**WHAT TO WORK ON:**
Below is a listing from which only part is wanted; return exactly the lines from the one with "Купить Светильник Henge 2011 LIGHT.RING.01" up to and including the one with "5 Шагов На Пути".

**INFORMATION PROVIDED:**
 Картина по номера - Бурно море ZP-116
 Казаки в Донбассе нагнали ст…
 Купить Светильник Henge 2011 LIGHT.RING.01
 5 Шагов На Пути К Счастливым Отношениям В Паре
--
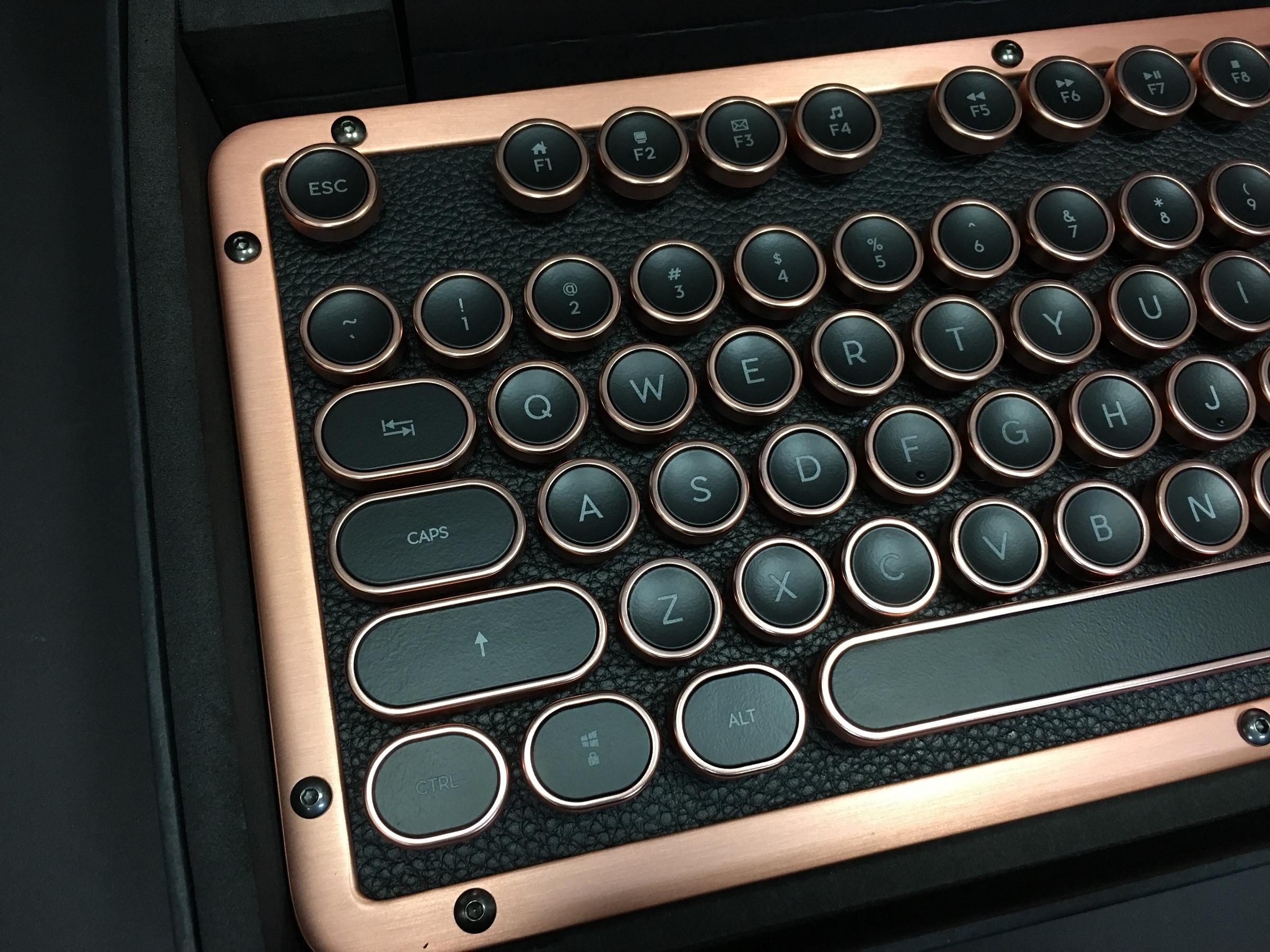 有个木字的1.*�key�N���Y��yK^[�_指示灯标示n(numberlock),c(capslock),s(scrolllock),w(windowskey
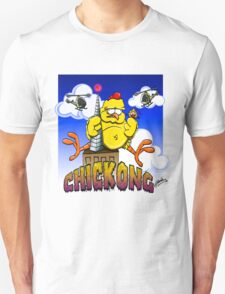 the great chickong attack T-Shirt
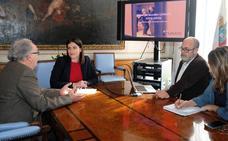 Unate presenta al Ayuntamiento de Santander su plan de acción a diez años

**SOLUTION TO THIS EXERCISE:**
 Купить Светильник Henge 2011 LIGHT.RING.01
 5 Шагов На Пути К Счастливым Отношениям В Паре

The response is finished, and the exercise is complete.